_Soal_:
Lanjutkan kutipan tentang artes liberales di bawah ini, mulai setelah kalimat terakhirnya.

_Kutipan_:
# # # # # # #
Pada jaman Yunani Kuno, ilmu budaya yang dimaksud oleh Drucker itu disebut sebagai artes liberales, yang dikemukakan oleh Cicero, dan dimulai sekitar abad pertama sebelum masehi. Artes liberales diartikan sebagai sebuah keahlian atau ketrampilan yang dijalankan oleh seorang warga negara bebas yang memiliki waktu dan cara untuk belajar. Artes liberales juga merupakan unsur pendidikan, yang menekankan pada pembentukan norma bertingkah laku, dan untuk mengetahui dan menguasai sekumpulan peraturan, menghormati nilai dan norma masyarakat, serta menghargai ilmu pengetahuan dan kebenaran. Walaupun waktu membuat sejumlah perubahan, tetapi menurut Linkletter dan Maciariello, terdapat unsur yang tetap dan tidak berubah, yaitu upaya untuk menanamkan serangkaian nilai yang disepakati bersama, atau keyakinan kebudayaan (Linkletter dan Maciariello, 2010 : 6).
# # # # # # #
_Informasi Tersedia_:
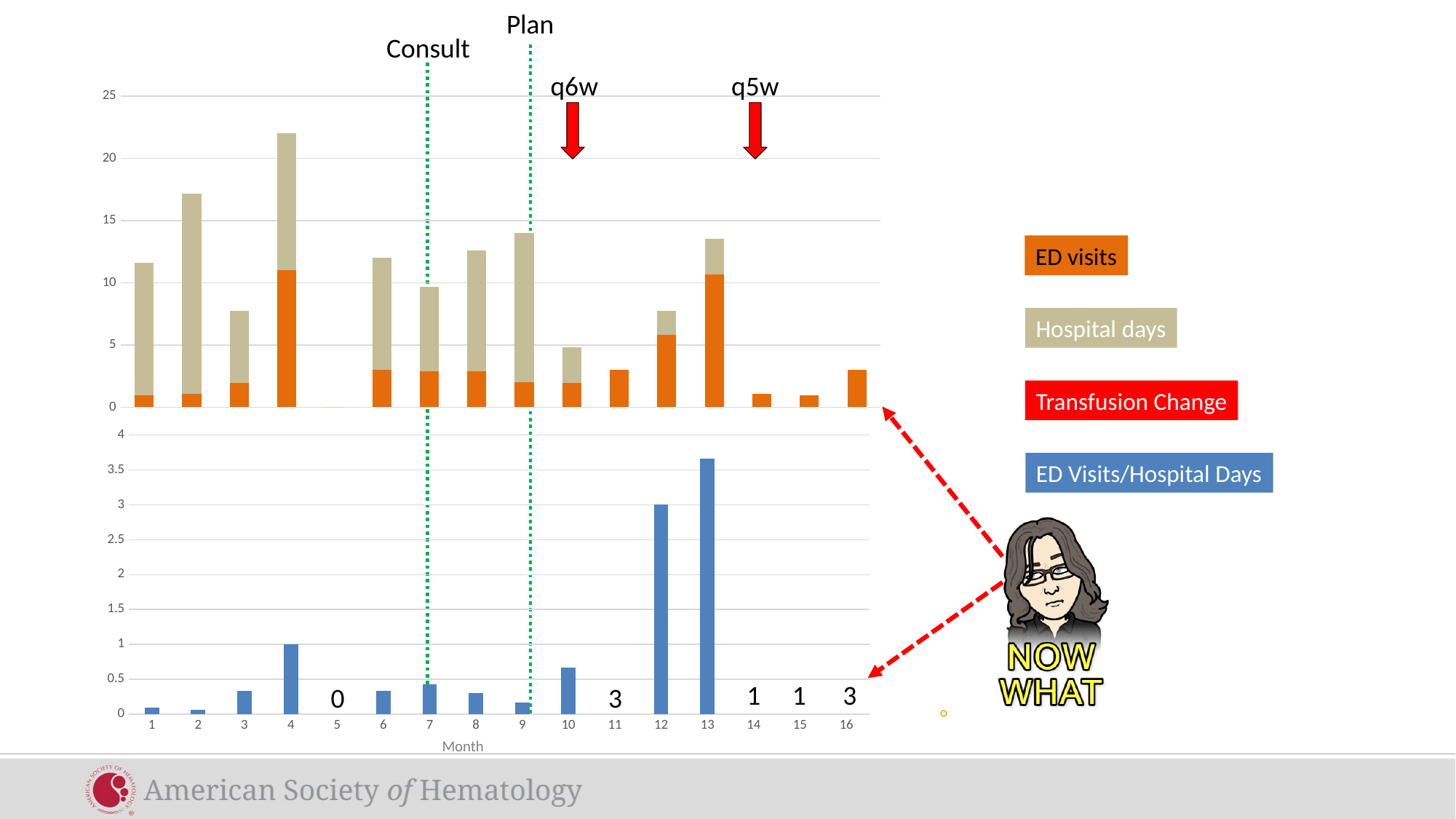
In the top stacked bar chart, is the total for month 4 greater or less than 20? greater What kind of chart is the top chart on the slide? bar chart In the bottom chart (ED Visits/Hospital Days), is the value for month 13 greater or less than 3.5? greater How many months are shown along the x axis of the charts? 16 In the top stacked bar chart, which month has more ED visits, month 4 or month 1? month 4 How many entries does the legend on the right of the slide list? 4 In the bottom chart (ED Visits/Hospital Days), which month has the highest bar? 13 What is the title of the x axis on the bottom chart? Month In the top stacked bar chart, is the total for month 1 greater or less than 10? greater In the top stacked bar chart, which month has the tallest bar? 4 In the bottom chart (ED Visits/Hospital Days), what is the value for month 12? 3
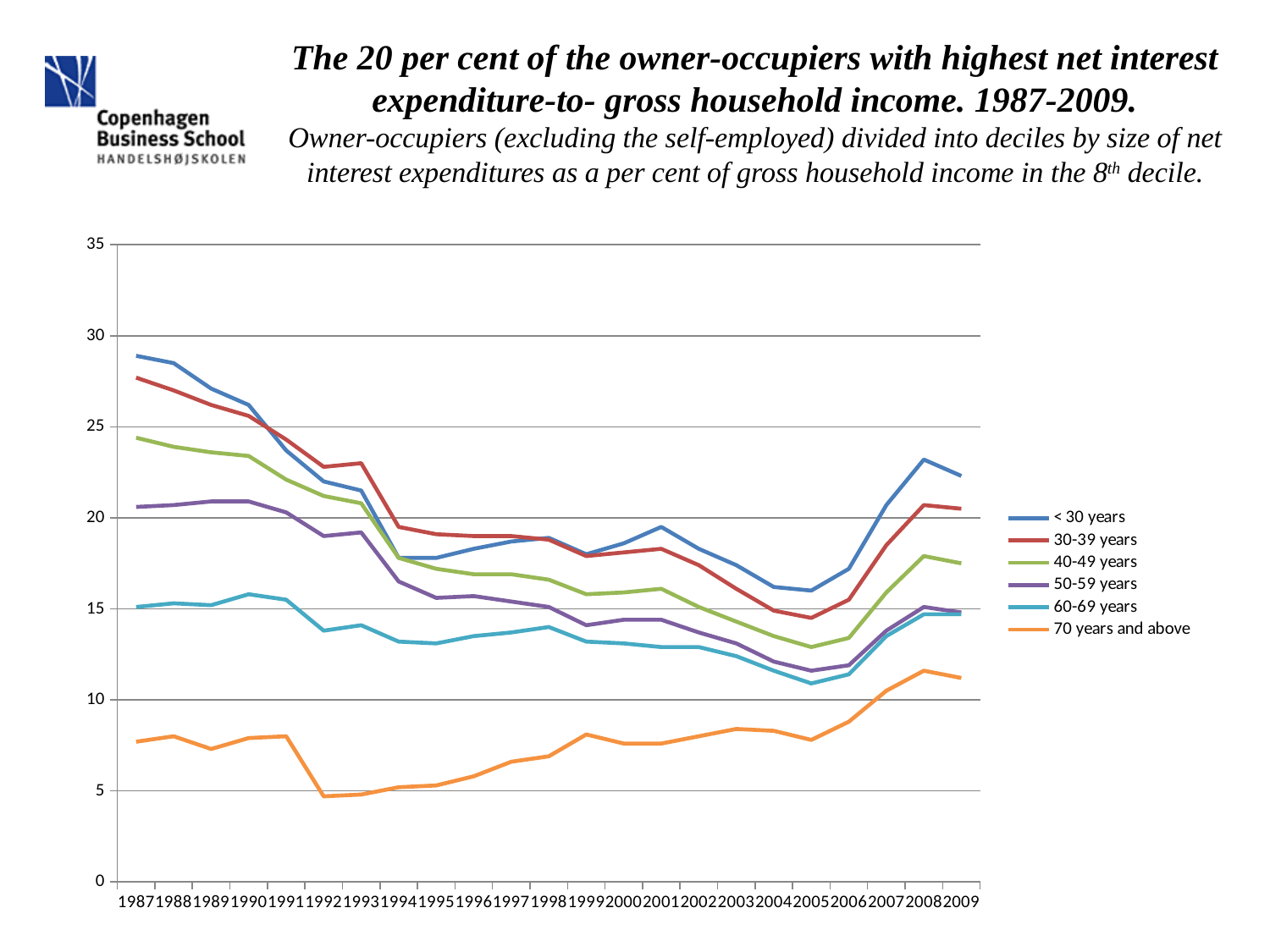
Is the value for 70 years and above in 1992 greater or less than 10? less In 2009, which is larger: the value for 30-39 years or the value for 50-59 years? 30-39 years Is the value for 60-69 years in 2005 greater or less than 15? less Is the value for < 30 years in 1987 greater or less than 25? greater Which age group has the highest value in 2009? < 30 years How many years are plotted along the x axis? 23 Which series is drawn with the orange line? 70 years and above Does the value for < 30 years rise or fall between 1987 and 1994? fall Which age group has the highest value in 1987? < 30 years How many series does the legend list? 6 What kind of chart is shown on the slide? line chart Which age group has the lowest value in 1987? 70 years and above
# # # # # # #
_Bagian Jawaban_:
Dalam kaitan dengan budaya yang dimasud oleh Drucker atau Cicero di atas, disini dapat pula dikemukakan pendapat dari S. Takdir Alisyahbana. Beliau melakukan pengamatan terhadap sejumlah masyarakat, baik yang primitif, masyarakat Pisangan di Pasar Minggu, Jakarta, hingga masyarakat modern lainnya. Beliau akhirnya berpendapat bahwa soal ekonomi tidak dapat dipisahkan dari soal kebudayaan. Setiap perkembangan ekonomi memerlukan nilai-nilai budi atau kebudayaan, atau paling tidak sekurang-kurangnya dibentuk dari nilai-nilai semu. Hanya nilai-nilai ini yang akan  dapat mendorong orang untuk berusaha dan bekerja dengan teratur, sekaligus membentuk disiplin dalam bertingkah laku. Menurut Hasbullah, nilai-nilai ini merupakan suatu ide yang telah turun temurun, yang dianggap benar dan penting oleh anggota masyarakat. Contohnya adalah prestasi, kerja keras, kompetisi dan lainnya (Hasbullah, 2006 : 14).

Dalam berusaha, seringkali memerlukan sekelompok orang untuk mencapai tujuan tertentu yang sama; dalam bisnis, tujuan ini adalah berbentuk laba. Untuk mencapai laba, sekawanan kelompok usaha itu harus dalam barisan yang teratur mengikuti kedisplinan yang diperlukan. Oleh karena itu, Alihsayahbana menyimpulkan bahwa, sesungguhnya bekerja dan berusaha dalam jangka panjang untuk mencapai kemakmuran, tidak dapat melupakan nilai-nilai lahir dari kehidupan ekonomi, dan untuk itu harus tunduk pada niai-nilai atau kebudayaan.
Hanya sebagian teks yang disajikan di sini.